··· Textauszug

Gelungener und spannender Auftakt…

Dieser unerwartete Rollentausch gab dann gleich mal den ersten Pluspunkt, und es ging dann auch gar nicht mal so unspannend weiter. Während die kühle und hartnäckige Sucherin der Aliens mithilfe von Wanda mehr über den Aufenthaltsort der restlichen Rebellen herausfinden will, versucht sich Melanie gegen die Besetzerin ihres Körpers zu wehren und ihren Bruder und ihren Freund zu schützen – was bei Wanda zur Folge hat, dass diese sich zunehmend mit Melanie verbündet, zumal sie aufgrund der Übernahme über die gleichen Gefühle verfügt und sich dadurch ebenso zu Melanies Gefährten hingezogen fühlt. Hier ist es durchaus interessant zu verfolgen, wie der Sinneswandel bei Wanda vonstatten geht und welche Konsequenzen dies für die beiden Persönlichkeiten im gleichen Körper hat.

… aber überlanger Mittelteil

Nach dem doch eher actionreichen Auftakt flacht die Handlung dann aber zunehmend ab, was viel damit zu tun hat, dass die Geschichte fast über das gesamte Buch am gleichen Schauplatz spielt und sich auch in der Figurenkonstellation nicht allzu viel tut. Es ist zwar nicht wirklich langweilig oder zäh, Wandas Überlebenskampf als Außenseiterin in einer Gruppe Rebellen oder die unterschiedlichen Beziehungen zu den diversen Widerständlern zu beobachten, allerdings passiert im Mittelteil doch etwas wenig, um den Umfang von über 600 Seiten (englische Ausgabe) zu rechtfertigen. Ich hatte beim Lesen öfter mal das Gefühl, dass sich die Charaktere etwas im Kreis drehen und die Story nicht so wirklich vorwärts kommt. Glücklicherweise kann man sich in die Figuren aber relativ gut hineinversetzen, wodurch zumindest die durch die diversen Haltungen hervorgerufenen Reizpunkte etwas Spannung erzeugt wird.

Eher harmlose Sci-Fi-Story

Insgesamt merkt man es einfach an allen Ecken und Enden, dass man es hier in erster Linie mit einem Roman für die Zielgruppe im Teenageralter zu tun hat: So gibt es natürlich das zu erwartende Liebeswirrwarr – wobei ich in dieser Hinsicht deutlich mehr Kitsch befürchtet hatte – und auch sonst ist die Geschichte doch eher eine weichgespülte Version der Alien-Invasion-Thematik. Die Seelen haben nämlich nur gute Absichten und sehen es als ihre Aufgabe an, den Planeten vor der Zerstörungswut des Menschen zu beschützen. Folgerichtig ist auch Wanda äußerst konfliktscheu und bemüht sich stets um einen neutralen und selbstlosen Standpunkt – diese uneigennützige Naivität ist oft aber einfach nur nervig und schwer zu ertragen, etwas mehr Persönlichkeit hätte der Seele hier nicht geschadet. Immerhin bleibt Stephanie Meyer ihrer „sanften“ Linie konsequent treu und bringt die Geschichte zu einem stimmigen Abschluss.

······
··· Bereitgestellte Daten

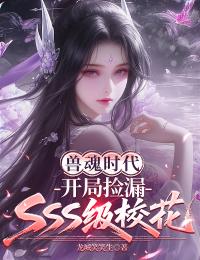 兽魂时代，开局捡漏SSS级校花王燕何欢全章节在线阅读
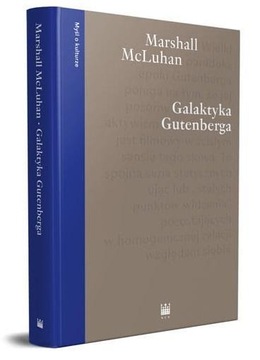GALAKTYKA GUTENBERGA, MARSHALL MCLUHAN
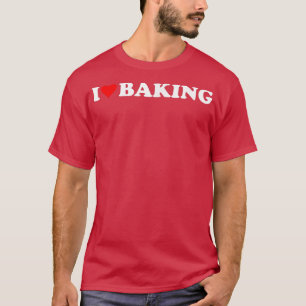 T-shirt I heart Baking I love Baking Hobby Cuisine Thème L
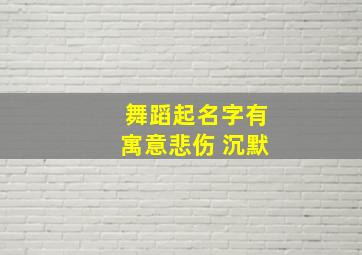 舞蹈起名字有寓意悲伤 沉默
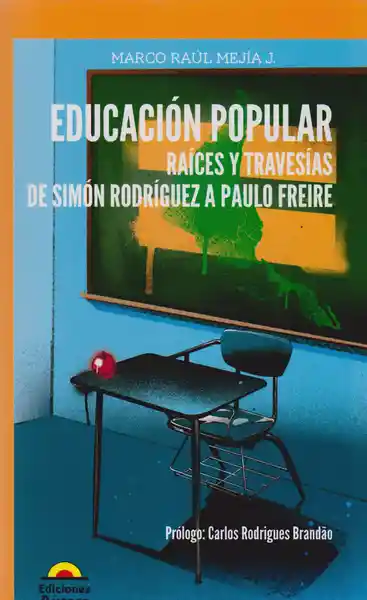 Educación Popular - Marco Raúl Mejía J.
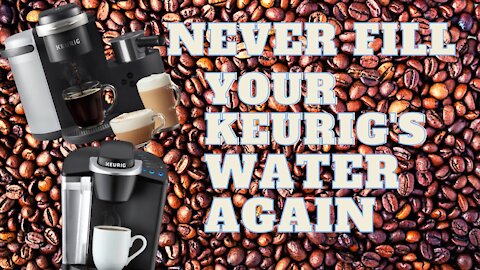 Stop FIlling YOUR Keurig's Water RIGHT NOW!!!!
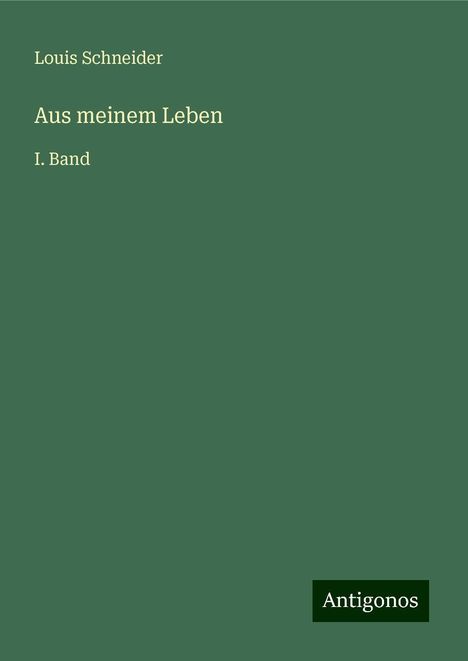 Louis Schneider: Aus meinem Leben, Buch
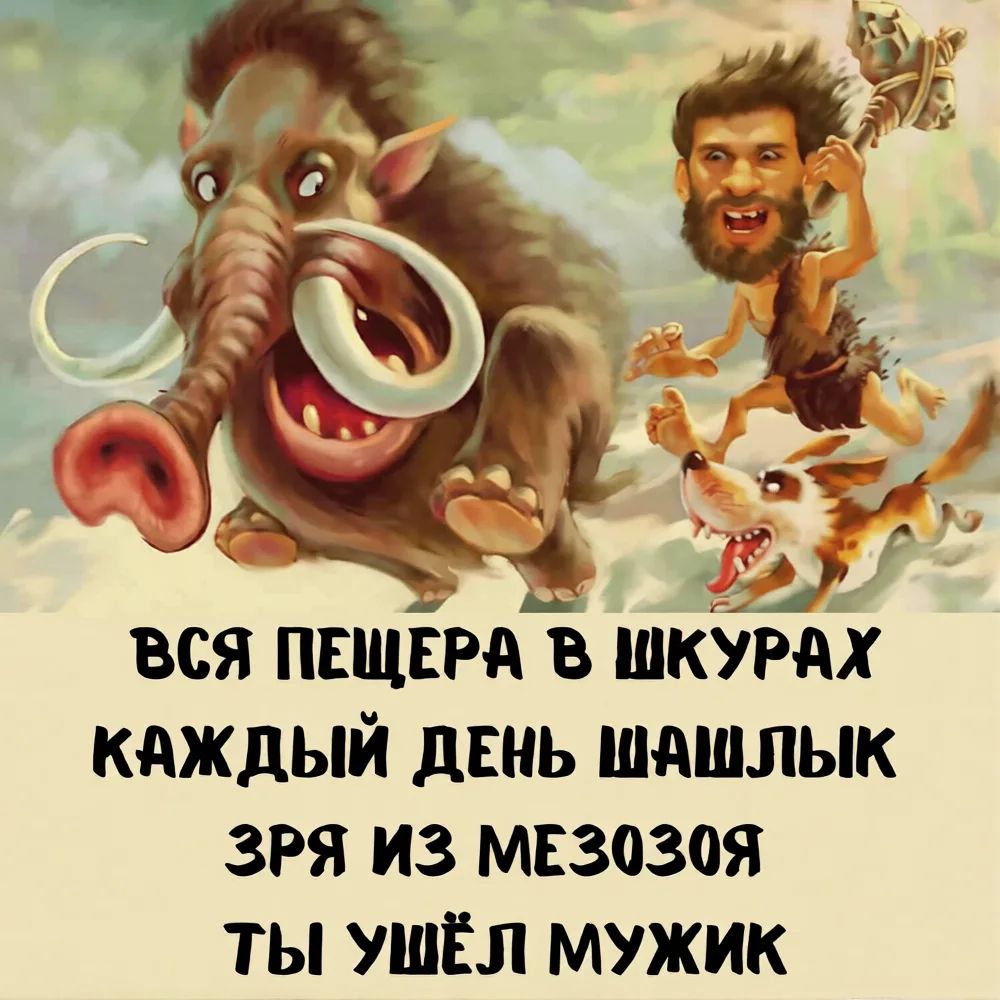Вся пещера в шкурах, каждый день шашлык. Зря из мезозоя ты ушёл, мужик.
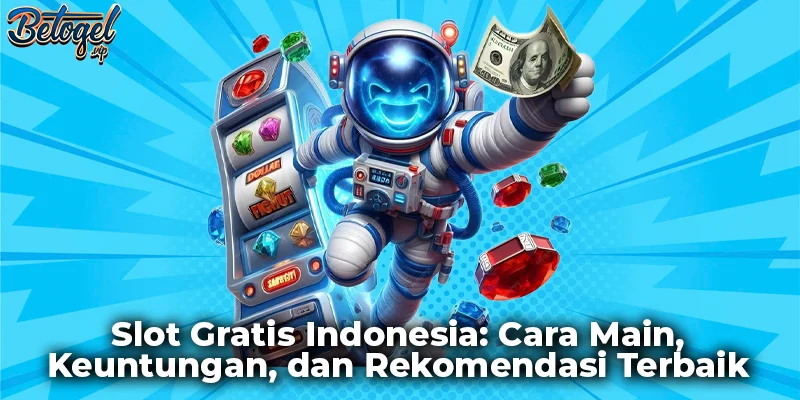 Cara Bermain Slot Gratis Indonesia, Keuntungan, dan Rekomendasi Terbaik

······

Aufgabenstellung:
Erkläre in ein bis drei Sätzen, warum die Handlung laut dem Textauszug nach dem actionreichen Auftakt zunehmend abflacht. Die Daten stammen aus einer anderen Quelle als der Textauszug.

Antwortfeld:
Die Handlung flacht ab, weil die Geschichte fast über das gesamte Buch am gleichen Schauplatz spielt. Zudem tut sich in der Figurenkonstellation nicht allzu viel.